All in all, I would not trade my sleeve. It has changed my life in a very fundamental way. I'm not dieting anymore, I'm changing my life, I see my progress, and I'm not starving myself. I still have problems, like eating when I'm bored or nervous, or upset, or happy....but I'm learning to control myself. My portion sizes are realistic now and even as I'm able to eat more, the portion sizes stay small. I would do it again in a heartbeat. I will write another post soon on my experience getting ready for the surgery and the main event, and life in general after surgery. If you have any questions about it feel free to write me. If you have been thinking about it and don't know if you should or not, do it. You are worth it!
Sunday, May 12, 2013
This has been a hard week. I know I'm sounding like a broken record but this time I swear my hard time is under different circumstances. I planned my meals, I went grocery shopping in advance, I got my biggest looser boot camp DVD and I was pumped up for Bob to kick my butt. Then I had a gallbladder flare, and apparently have gallstones. Very painful stuff, so painful in fact I thought I was having a heart attack. Doctor said I was doing OK and put me on a special diet (so all my planning went out the window), my stomach is killing me and I had to skip a workout but hopefully I can get it in tomorrow and there could be abdominal swelling(just in time for measurements next week). Maybe It will be better by next Sunday. On the bright side I really have had a reduced appetite and I have gotten well over my seven hours of sleep a day.

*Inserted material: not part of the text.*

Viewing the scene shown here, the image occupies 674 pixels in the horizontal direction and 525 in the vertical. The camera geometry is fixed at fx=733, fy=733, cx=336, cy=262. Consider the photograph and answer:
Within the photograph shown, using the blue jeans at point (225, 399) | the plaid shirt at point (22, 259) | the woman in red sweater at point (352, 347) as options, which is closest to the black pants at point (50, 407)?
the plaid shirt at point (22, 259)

Here is my workout list. Most of them are old. Hope you enjoy :)
Black Eyed Peas - Rock That Body
OK Go - Here It Goes Again (Absolutely LOVE this song and video!!)
Jimmy Eat World - Pain
Sean Paul - Temperature
Beyonce Single Ladies (Put a Ring on It)
Outkast - Hey Ya
Beyonce ft. Sean Paul- Baby boy
black eyed peas- imma be rocking that body
-lets get it started
-boom boom pow (This one is fun to dance to)
shakira - hips dont lie
the pussycat dolls - buttons
Saturday, May 04, 2013
This week has been pretty bad too. I don't know why I cant get back on track!! This is so disappointing. Does anyone have any suggestions to get out of a funk??! On the up side my daughter and I have been going to the park lot for picnics. This is a very new thing for me. Usually I am very uncomfortable eating in public, even at restaurants. So this is the new adventure I accomplished this week, I know its not much but it was definitely out of my comfort zone. I have also been doing crunches, or my sad slow version of them! I hurt! Ready as I will ever be for the weigh in!
Saturday, May 04, 2013
Banana and a cinnamon waffle for breakfast, roasted chicken subway sandwich with tons of veggies and apple slices for the picnic with my daughter, and Shake n bake pork chops with green beans for dinner.

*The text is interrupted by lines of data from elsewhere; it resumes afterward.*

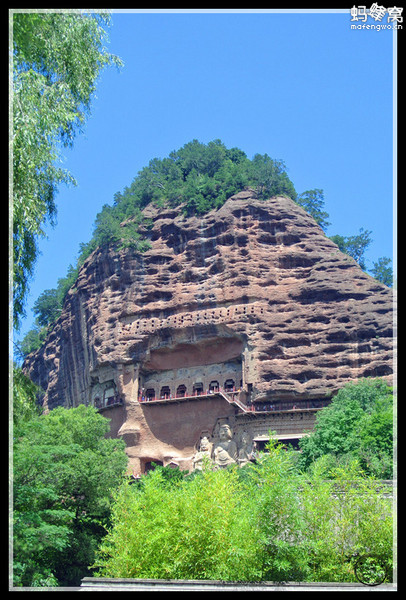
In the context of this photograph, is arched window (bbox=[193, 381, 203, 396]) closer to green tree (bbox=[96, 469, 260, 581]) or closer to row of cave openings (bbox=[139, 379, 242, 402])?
row of cave openings (bbox=[139, 379, 242, 402])

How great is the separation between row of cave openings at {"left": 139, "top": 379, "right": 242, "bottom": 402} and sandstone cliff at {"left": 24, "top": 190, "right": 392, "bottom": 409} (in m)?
0.22

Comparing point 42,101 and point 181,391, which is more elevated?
point 42,101

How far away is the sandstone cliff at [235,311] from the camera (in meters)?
42.4

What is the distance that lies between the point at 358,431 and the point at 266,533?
59.6 feet

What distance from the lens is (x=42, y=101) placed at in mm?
14219

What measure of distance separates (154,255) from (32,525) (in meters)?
29.8

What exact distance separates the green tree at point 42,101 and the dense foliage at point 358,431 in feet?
57.9

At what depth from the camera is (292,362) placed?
42.8 meters

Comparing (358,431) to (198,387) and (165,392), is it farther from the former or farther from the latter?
(165,392)

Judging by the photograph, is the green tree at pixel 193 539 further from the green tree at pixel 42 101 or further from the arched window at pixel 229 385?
the arched window at pixel 229 385

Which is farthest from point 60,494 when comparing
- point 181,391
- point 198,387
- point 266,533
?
point 181,391

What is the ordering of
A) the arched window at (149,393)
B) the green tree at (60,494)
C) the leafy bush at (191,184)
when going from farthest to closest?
the leafy bush at (191,184) < the arched window at (149,393) < the green tree at (60,494)

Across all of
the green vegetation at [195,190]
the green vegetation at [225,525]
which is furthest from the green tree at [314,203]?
the green vegetation at [225,525]

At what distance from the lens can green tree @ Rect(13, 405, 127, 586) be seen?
18973 millimetres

Yogurt and a cinnamon waffle for breakfast, Salad with croutons and bacon bits and ranch dressing for lunch, One serving of lasagna and two pieces of garlic toast for dinner.

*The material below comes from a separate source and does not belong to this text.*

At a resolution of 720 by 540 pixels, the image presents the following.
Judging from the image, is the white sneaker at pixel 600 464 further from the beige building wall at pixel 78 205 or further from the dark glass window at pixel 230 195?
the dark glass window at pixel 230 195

Sliced strawberries and bananas with waffle for breakfast, Protien shake for lunch (See this is where the panic for the weigh in begins!), Protien shake for snack, Salad and baked chicken tenders made with almond flour and honey mustard sauce for dinner.
Saturday, April 27, 2013
This week I made collage as a visual motivator. I based it off of a simple question; What do you really want? And here is what I came up with:
To be the picture of health,
Spring to life,
To turn over a new leaf,
To feel my best!
I will post a photo ASAP. I have to charge my camera!
My whole idea for this is trying to sort out the real reason that I have started on this journey. I need a clear visualization of what I really want out of life and I need to go get it. This collage will be but on the wall behind my vanity, where I sit to journal.